Our results also revealed that extensor-dominance does not require signals from supraspinal structures because, after a complete spinal transection, extensor-dominated fictive locomotion was observed in the great majority of episodes induced by clonidine or nialamide/l-DOPA. Moreover, extensor-dominance does not require particular pharmacology either because it was observed without drug injection. For example, in two 3 month chronic spinal cats, locomotor episodes induced by perineal stimulation alone were extensor-dominated without any drug injection. Furthermore, as shown in Fig. 4C, trains to the sciatic nerve generated an episode of extensor-dominated fictive locomotion, without perineal stimulation and without drug injection in another 3 month chronic spinal cat. In such conditions, all possible biases were removed (supraspinal, pharmacology or sustained stimulation) allowing the spinal cord networks to express the basic locomotor rhythm in the adult animal. Thus, irrespective of the methods used to evoke rhythmic activity or time after spinalization (acute and 1 or 3 month chronic spinal cats) the vast majority of fictive locomotor episodes are extensor-dominated. The overall evidence indicates that varying extension more than flexion to alter cycle period is an inherent property of the spinal rhythm generator.

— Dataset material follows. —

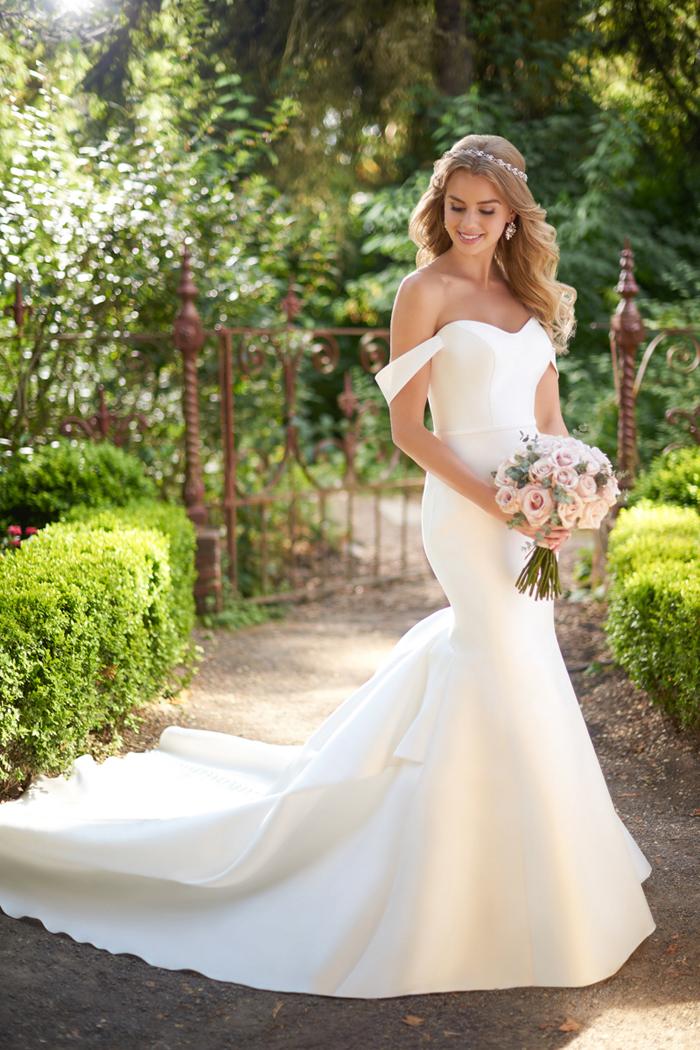 Minimalist Wedding | Martina Liana | As seen on TodaysBride.com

In a recent study, excitatory and inhibitory synaptic inputs to flexor and extensor motoneurons were investigated in the isolated neonatal mice spinal cord during locomotor-like activity induced by NMDA, serotonin and/or dopamine (Endo & Kiehn, 2008). It was shown that excitation and inhibition varied out of phase, with increased excitation during the active phase and increased inhibition during the inactive phase in flexor and extensor motoneurons, which is consistent with a ‘push–pull’ organization of synaptic drive (Grillner, 1981; Orsal et al. 1986; Jordan, 1991; Kiehn, 2006; McCrea & Rybak, 2008). Overall, however, the variation in inhibition was larger than excitation, and moreover, variation in inhibition was larger in extensor than flexor motoneurons, which suggests some asymmetry in the synaptic drives from the CPG.

Breathing is another example of a rhythmic activity with an intrinsic asymmetry in the regulation of cycle period (Del Negro et al. 2009). A change in ventilation (i.e. cycle period) is accompanied by changes in the interval of time between inspiratory bursts (i.e. expiration + silent period), whereas inspiratory phase duration remains invariant (Del Negro et al. 2009). Therefore, an asymmetry in the control of cycle period appears to be a fundamental property of rhythm generation.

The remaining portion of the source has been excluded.